= GOAL OF THE EXERCISE =
Please rewrite the records below, replacing every "camera" with "viewer" and leaving everything else unchanged. Leave out the pictures.

========

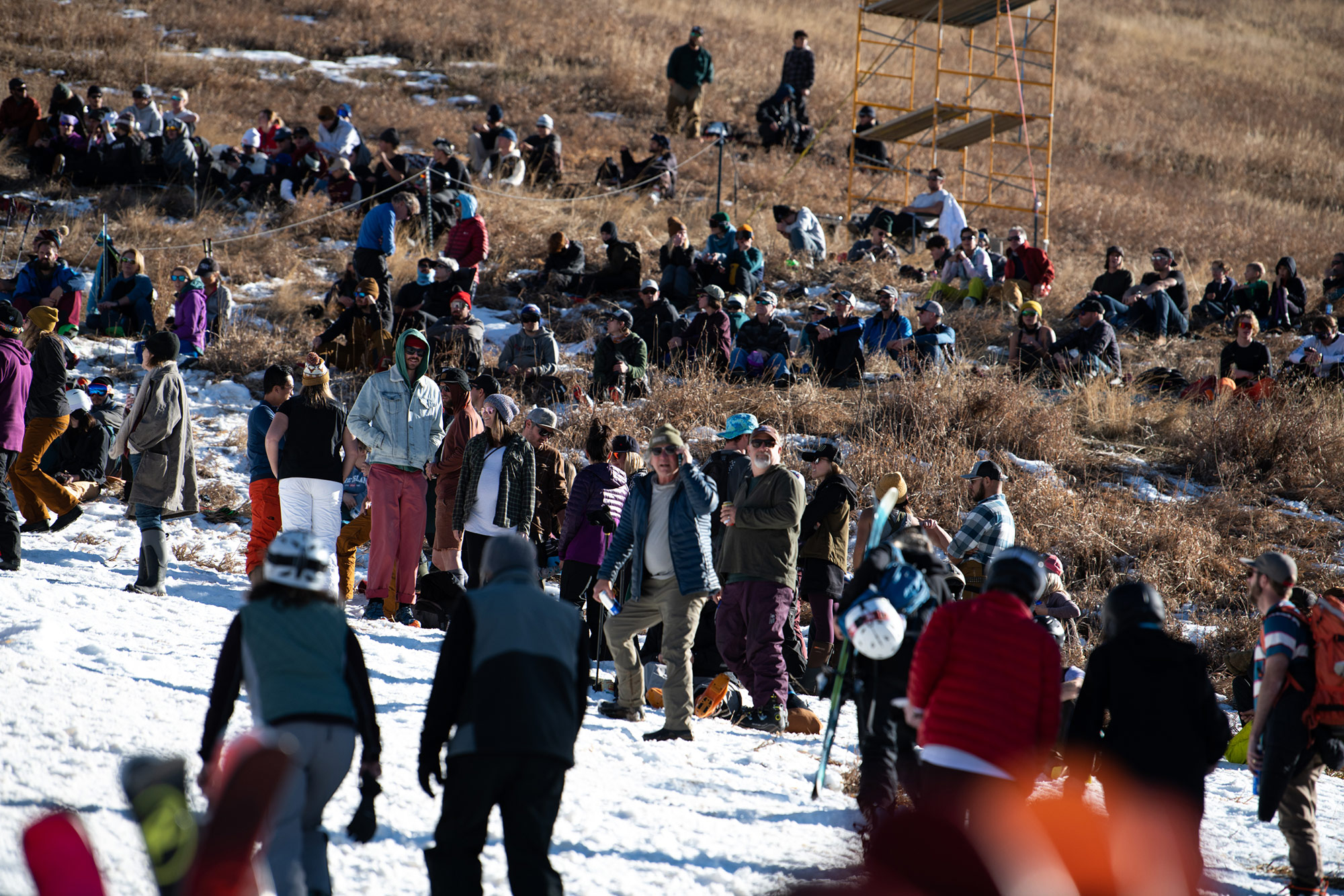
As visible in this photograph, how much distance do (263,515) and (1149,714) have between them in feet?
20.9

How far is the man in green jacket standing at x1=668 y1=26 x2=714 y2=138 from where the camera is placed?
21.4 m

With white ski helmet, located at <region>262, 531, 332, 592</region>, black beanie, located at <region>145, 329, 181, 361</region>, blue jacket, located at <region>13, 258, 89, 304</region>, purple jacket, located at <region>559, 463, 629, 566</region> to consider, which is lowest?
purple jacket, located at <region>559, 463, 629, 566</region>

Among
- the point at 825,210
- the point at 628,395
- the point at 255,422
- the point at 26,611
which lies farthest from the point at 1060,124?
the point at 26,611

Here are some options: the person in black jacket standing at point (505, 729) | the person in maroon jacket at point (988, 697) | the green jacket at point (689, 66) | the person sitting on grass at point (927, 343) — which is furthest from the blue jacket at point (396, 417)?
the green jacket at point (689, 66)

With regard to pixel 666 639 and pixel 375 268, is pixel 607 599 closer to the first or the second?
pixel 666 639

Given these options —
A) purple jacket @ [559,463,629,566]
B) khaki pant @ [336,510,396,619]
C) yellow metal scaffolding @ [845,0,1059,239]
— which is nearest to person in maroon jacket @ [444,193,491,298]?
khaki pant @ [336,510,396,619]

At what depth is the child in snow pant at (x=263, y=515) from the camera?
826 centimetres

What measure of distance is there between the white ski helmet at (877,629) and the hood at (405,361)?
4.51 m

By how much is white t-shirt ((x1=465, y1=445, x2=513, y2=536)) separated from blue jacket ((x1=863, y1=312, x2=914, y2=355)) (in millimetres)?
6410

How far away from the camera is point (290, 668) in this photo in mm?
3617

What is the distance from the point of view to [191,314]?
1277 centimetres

========

= WORKED SOLUTION =
As visible in this photograph, how much distance do (263,515) and (1149,714) have between them in feet?
20.9

How far is the man in green jacket standing at x1=668 y1=26 x2=714 y2=138 from where the viewer is placed?
21.4 m

With white ski helmet, located at <region>262, 531, 332, 592</region>, black beanie, located at <region>145, 329, 181, 361</region>, blue jacket, located at <region>13, 258, 89, 304</region>, purple jacket, located at <region>559, 463, 629, 566</region> to consider, which is lowest?
purple jacket, located at <region>559, 463, 629, 566</region>

Among
- the point at 825,210
- the point at 628,395
- the point at 255,422
- the point at 26,611
which lies farthest from the point at 1060,124?
the point at 26,611

Here are some options: the person in black jacket standing at point (505, 729) | the person in maroon jacket at point (988, 697) | the green jacket at point (689, 66) | the person sitting on grass at point (927, 343) — which is furthest from the blue jacket at point (396, 417)?
the green jacket at point (689, 66)

With regard to pixel 666 639 and pixel 375 268, is pixel 607 599 closer to the first or the second?
pixel 666 639

Given these options —
A) purple jacket @ [559,463,629,566]
B) khaki pant @ [336,510,396,619]
C) yellow metal scaffolding @ [845,0,1059,239]
— which is nearest to person in maroon jacket @ [444,193,491,298]?
khaki pant @ [336,510,396,619]

At what depth is the child in snow pant at (x=263, y=515) from the viewer?
826 centimetres

What measure of distance is there between the white ski helmet at (877,629) and the hood at (405,361)?
4.51 m

By how much is white t-shirt ((x1=465, y1=445, x2=513, y2=536)) separated from blue jacket ((x1=863, y1=312, x2=914, y2=355)) (in millimetres)?
6410

How far away from the viewer is point (290, 668) in this photo in mm?
3617

What is the distance from the point of view to [191,314]?
1277 centimetres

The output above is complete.